I like to use an all-purpose orchid fertilizer diluted to 50% strength. Although they don’t need a lot of it. All you need to do is feed them during their growing season (spring & summer). Once to three times a year is more than enough.

 

Pruning Guzmania Bromeliad

Unlike vining plants, you don’t need to worry about trimming back your guzmania bromeliad.

The only time you’ll need to prune it is to keep it healthy. This means getting rid of discolorations, dying, old or diseased leaves.

When you do so, make sure to use a pair of sterilized scissors. Just use cotton with rubbing alcohol to clean the blade. This ensures that no bacteria can be transferred to the plant’s open wound.

 

Guzmania Bromeliad Propagation

Part of the bromeliad’s life cycle includes the mother plant dying after flowering. As the main plant begins to die back, it will start to grow pups or plantlets.

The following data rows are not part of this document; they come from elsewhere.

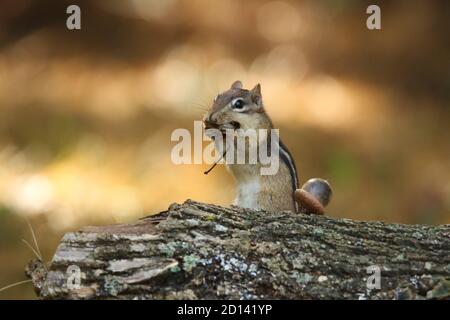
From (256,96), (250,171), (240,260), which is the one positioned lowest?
(240,260)

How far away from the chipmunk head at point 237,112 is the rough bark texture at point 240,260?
4.21 feet

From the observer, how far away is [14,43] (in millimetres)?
8320

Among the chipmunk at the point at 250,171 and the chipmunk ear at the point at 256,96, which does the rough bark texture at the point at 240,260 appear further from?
the chipmunk ear at the point at 256,96

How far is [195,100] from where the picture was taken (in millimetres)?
7582

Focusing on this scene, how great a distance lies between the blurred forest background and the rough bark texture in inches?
119

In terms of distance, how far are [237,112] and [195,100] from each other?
9.37 feet

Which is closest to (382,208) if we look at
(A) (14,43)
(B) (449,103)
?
(B) (449,103)

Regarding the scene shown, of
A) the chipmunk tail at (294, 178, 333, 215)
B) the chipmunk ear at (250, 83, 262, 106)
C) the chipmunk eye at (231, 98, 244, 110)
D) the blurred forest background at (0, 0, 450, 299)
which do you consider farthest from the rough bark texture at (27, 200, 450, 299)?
the blurred forest background at (0, 0, 450, 299)

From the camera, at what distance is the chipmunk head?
15.4ft

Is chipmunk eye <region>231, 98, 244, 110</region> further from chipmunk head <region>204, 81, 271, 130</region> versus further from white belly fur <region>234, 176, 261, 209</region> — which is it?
white belly fur <region>234, 176, 261, 209</region>

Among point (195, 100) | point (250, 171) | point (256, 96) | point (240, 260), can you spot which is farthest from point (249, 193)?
point (195, 100)

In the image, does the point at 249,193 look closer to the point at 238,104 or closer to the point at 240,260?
the point at 238,104

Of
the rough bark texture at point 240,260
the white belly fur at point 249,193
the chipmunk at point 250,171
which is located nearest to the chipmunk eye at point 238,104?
the chipmunk at point 250,171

These are what turn into your new guzmanias.

Thus, while the plant’s life cycle seems like a sad one, it does make propagation much easier for you compared to other plants which need to be divided, grown by seed or stem cutting.

Once the pups get to a few inches, the mother plant will almost be out of life. This signals the time to cut back the parent plant.

With the pups, you have a choice of separating them and growing them in individual pots. Or, you can let them grow together.

From here, you can care for them as you did the parent plant. And, in 2-5 years, the pups will bloom and the life cycle ends then begins all over again.

 

Transplanting & Repotting

There’s no need to repot your guzmania because its root system never really grows enough to warrant moving to a larger container. Just as importantly, you may not want to repot them because the mother plant dies after flowering.

The good news is she kind of lives on as she sprouts pups at the base of her stem. These grow up to become mature bromeliads. And, their life cycle continues.

While there’s not need to repot your guzmania bromeliad, go make sure that you put enough weight at the bottom of the pot to keep it from tipping. It’s top heavy nature makes its susceptible to fall over.

 

Toxicity

Bromeliads in general are not toxic. Thus, you don’t need to take extra precautions if you have kids and pets. However, because their leaves are crunchy, your dog or cat may get tempted and chomp on them.

While not poisonous, I’ve found that my dog sometimes vomits stuff she’s not supposed to eat because they get stuck in her tummy or throat.

 

Pests and Diseases

Grown indoors, you’ll likely never need to deal with pests. But, if left in less than ideal temperatures and humidity, you may see your guzmania experience pest infestation. The most common ones include mealy bugs, sclae and aphid.

Similarly, too much water can also lead to root rot.